Mi ausencia se contaba en décadas, por lo que nadie me reconocía. Yo saludaba con un "buenas tardes" y los demás me devolvían gruñidos envueltos en miradas escrutadoras.
A lo lejos vi la figura de un hombre grande y desgarbado frente a una casa de las de antes, de las pocas que no habían sido reformadas por los emigrados o los turistas.
—Hola Manolito —replicó a mi saludo.
Apreté la manilla del freno y eché pie a tierra.
—¿Severín? —dije y al instante me embargó un pudor extraño. Había usado el nombre con el que lo había conocido de niño y ya no lo era. Tampoco yo era Manolito, ni siquiera Manolo. Para mi mujer y amigos era Manuel; para mis alumnos, don Manuel.
Al estrecharnos la mano sacó la barbilla del pecho y se le iluminó la expresión. Le caía un hilillo de baba por la comisura y sonreía entre tímido y contento, mientras se balanceaba de un pie al otro, con el brazo izquierdo doblado y la mano cayéndole flácida. Por un instante recordé una escena remota de nuestra niñez, cuando jugábamos juntos. Ya iba a despedirme cuando asomó ladrando un perrillo blanco.
—¡Calla, bobo! —exclamó Severín y se agachó para darle caricias como brochazos.
Cuando dije que tenía que irme se alzó y, por un segundo, al estrecharme la mano, se le volvió a iluminar el rostro.
—¡Manolito! —exclamó cuando ya estaba montado en la bici—, ¿tú también eres muy feliz?
No supe qué contestar. Agité la mano y apreté el pie sobre el pedal.
Siempre lo encontraba en el mismo lugar, oscilando frente a su casa. Él decía "Hola Manolito" y yo "Adiós Severín".
—¡Mañana es domingo! —exclamó una tarde—. ¡Por eso soy muy feliz!

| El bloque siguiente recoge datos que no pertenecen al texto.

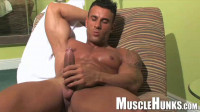 MuscleHunks — Gianluigi Volti — Italian Muscle Man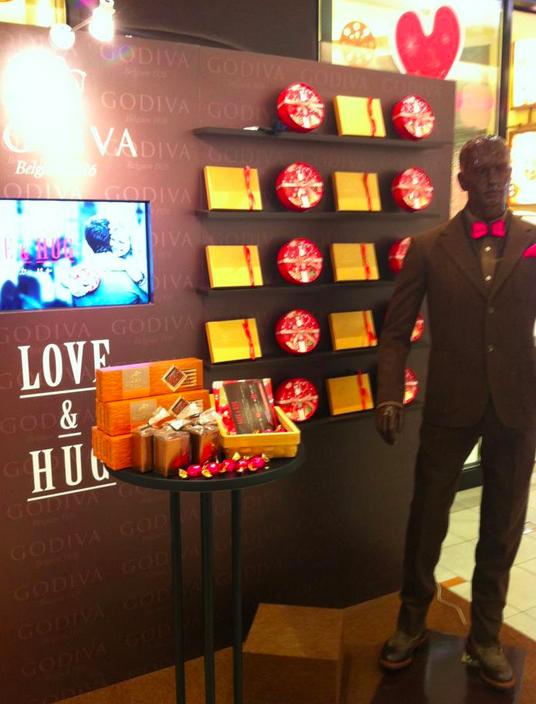 ช็อคโกแลต Godiva ชวนคนญี่ปุ่นหัดกอดรับวาเลนไทน์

Entendería lo que quiso decir a la mañana siguiente, cuando acudí a la iglesia para saludar a las gentes del pueblo. Apenas hubo emoción en aquellos estrechones de manos formales, tan diferentes a lo sucedido minutos antes en misa, cuando el cura pidió que nos diéramos la paz y, como convocado por un conjuro, Severín despegó la cabeza del pecho para salir a dar la paz a todos los presentes. Había algo conmovedor en la escena: Severín era visiblemente feliz dando la paz a todos sin excepción, cura incluido.
Lo que escribí aquel verano en mi pueblo no valió para mucho, pero el reencuentro con Severín lo guardo como un pequeño tesoro. A veces, cuando el agobio de la ciudad se vuelve insoportable y necesito salud mental, me acuerdo de Severín dando la paz en el pueblo. Lo curioso es que la siento, su paz, y me emociono al saber que él sigue allí, de pie frente a su casa, aguardando la llegada del domingo para poder darle la paz a todo el mundo, el modo que encontró de sentirse parte de la sociedad. Y feliz, muy feliz.